Governments and companies can use this data to make inferences or predictions – the sad fact is that this does occur even today. The use of such data shows a sad reality: the LGBTQ+ community faces a far higher pain as a result. From credit scoring to hiring and policing, profiles are increasingly used to make decisions about the subject, and acquiring user data is one way that feeds this prejudice.
Let the numbers talk
In 2018, two years after the historic General Data Protection Regulation had taken effect, the information of all three million Grindr users had been exposed– including the location data of those who had opted out of sharing such information. There are 234 countries and territories with Grindr users, and homosexuality is illegal in approximately a third of these countries. The sensitivity of this data cannot be overstated.
Police in Egypt, for example, used such data to locate targets for arrest and imprisonment, and more than 230 arrests related to the LGBTQ+ community took place between 2013 and 2017. Numerous companies also benefited from this data, for example, as it turned out, Grindr was also sending the users' HIV status and other data to two app-optimizing companies. As a result, Grindr faced £8.5 million in fines, yet the harm was already done. You do the math–who do you think suffered from this more?

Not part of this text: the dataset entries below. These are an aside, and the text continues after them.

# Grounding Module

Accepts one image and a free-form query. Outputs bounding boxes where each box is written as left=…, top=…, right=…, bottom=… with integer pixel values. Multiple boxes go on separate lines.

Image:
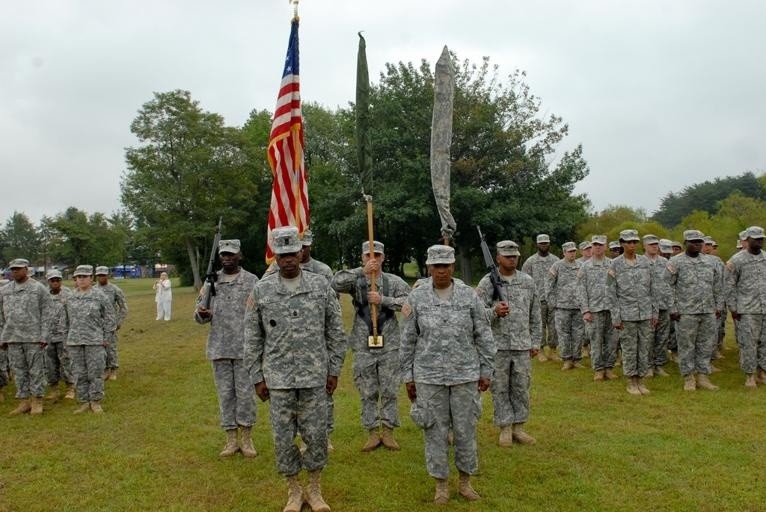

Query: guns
left=200, top=215, right=223, bottom=309
left=477, top=224, right=510, bottom=301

Most recently, in November 2021, hackers demanded $1 million to stop the leak of private user info from the Israeli LGBTQ+ dating site ‘Atraf’. Clearly, LGBTQ+ user data is always at risk.
The LGBTQ+ community can play a role when it comes to their data
Companies are responsible to protect their users’ privacy, especially when those users are more vulnerable. But at the end of the day, we are living in a new era, where consumers are more active, and the risks a company takes [regarding their data] might not be worth the ‘bad name’ it would give to both current and future consumers. So, while we can sit and wait for companies to take action regarding privacy, we can act ourselves; we can encourage them to use innovative technology to protect their users. We mustn’t forget how powerful consumers can be and how much control they can have in the market– just look at what happened with WhatsApp earlier in 2021 when it was the users that had a say in the privacy updates.
Almost all of our lives are lived and shared online. Taking our data seriously is crucial. The goal is to become smarter and more active consumers so that these companies have less power over you – don’t just click ‘agree on all’ and share your data; rather, reclaim it. Choose what and with whom you share! Play a leading role in the act we call ‘The internet.’